The CWRU Center for Computational Genomics will be on the forefront of advances in genome-wide analysis, which will increase the speed and scope of genetic research exponentially, making it possible for clinical investigators to take genomic approaches to complex traits and conditions that have been hitherto beyond their reach. New sequencing technologies promise to propel this work even further by dramatically lowering research costs, and their combination with improved gene transfer technology will open up new horizons for molecular medicine. Novel issues will be generated for clinical investigators and research participants when these tools begin to used in human studies, challenging current conventions regarding individual informed consent, research participant privacy, research risks, and research aimed at "genetic enhancement." Anticipating and identifying these new issues in advance is the exercise of scientific moral imagination. Through our collaborations, we will build on our ongoing work on the different elements converging into "genomic medicine" to imagine as many of these issues as we can in order to provide the scientific community and science policy makers with a road map to the challenges ahead..

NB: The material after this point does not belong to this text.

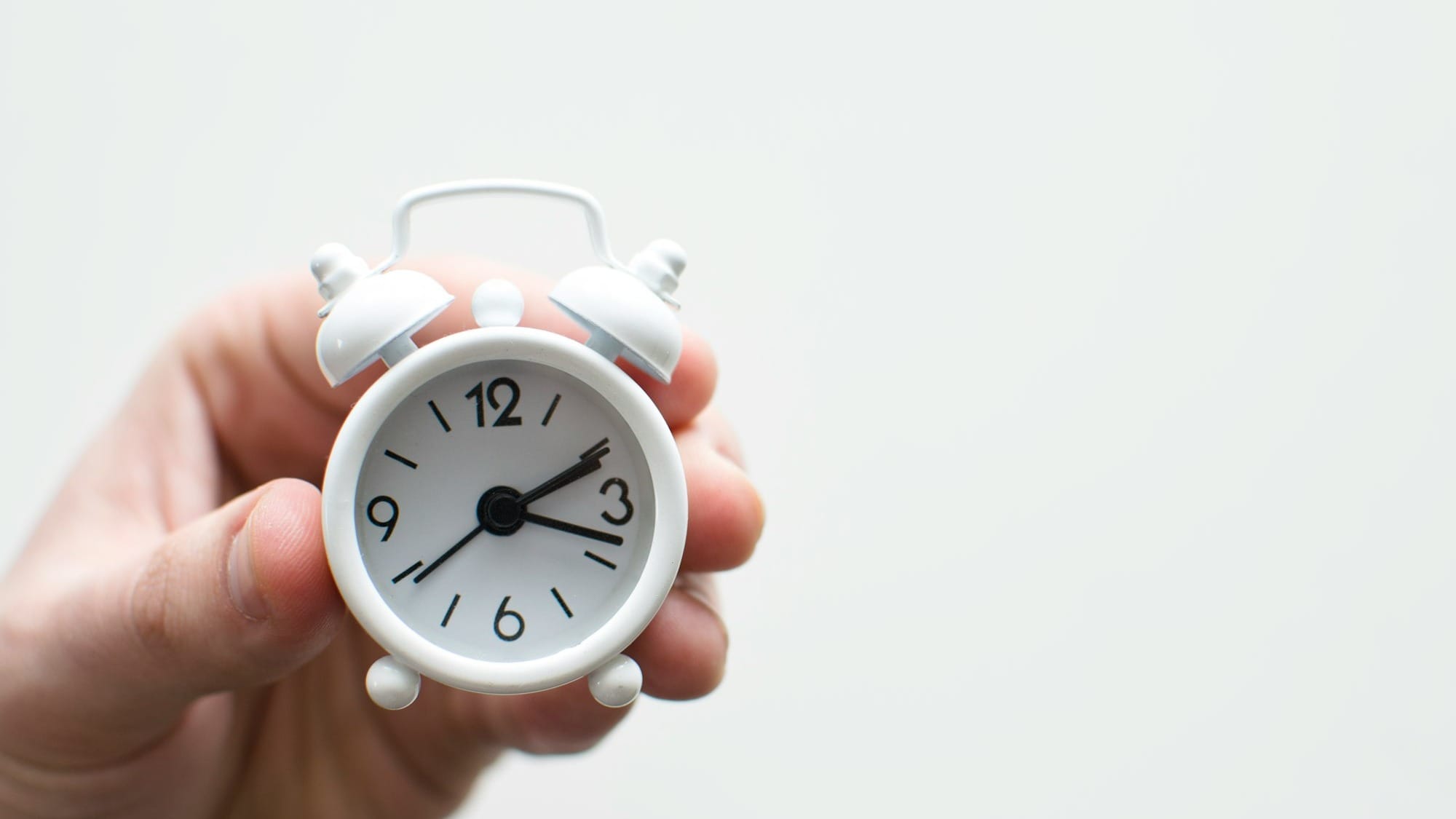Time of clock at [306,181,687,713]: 2:18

Center-Wide Aim #4: Responsible Policy.

To harness ongoing scholarship on genetic research ethics for practical application by providing evidence-based policy options for use by the scientific community, institutional review boards, and national research regulatory bodies in seeking to improve participant protections in the design and conduct of human genetic research.

What are responsible options in designing and conducting human genetic research?

As genetic and genomic approaches to human biology have gained wider biomedical use over the last decade, concerns for the rights and welfare of the individuals, families, and communities have prompted new examinations of conventional genetic research practices, including questions about family-facilitated recruitment, third party information disclosure, pedigree publication, stored tissue management, community engagement, and benefit sharing. Our research collaborations with scientists conducting genetic research with families, communities, and populations in fields untutored in conventional approaches to these issues, from cardiology to parasitology, will provide empirical evidence of researchers' and participants' actual experience of these issues and careful ethical and legal critiques of alternative approaches to addressing them.

Figure 1. Elements of a Genetic Research Ethic
 

Cultural Meaning
What does this research mean for the lives of the people it describes?

Moral Imagination
What potential outcomes might this research produce?
Social Values
What social values drive the pace and direction of this research?
Responsible Policy
What practices can best optimize the outcomes of this research?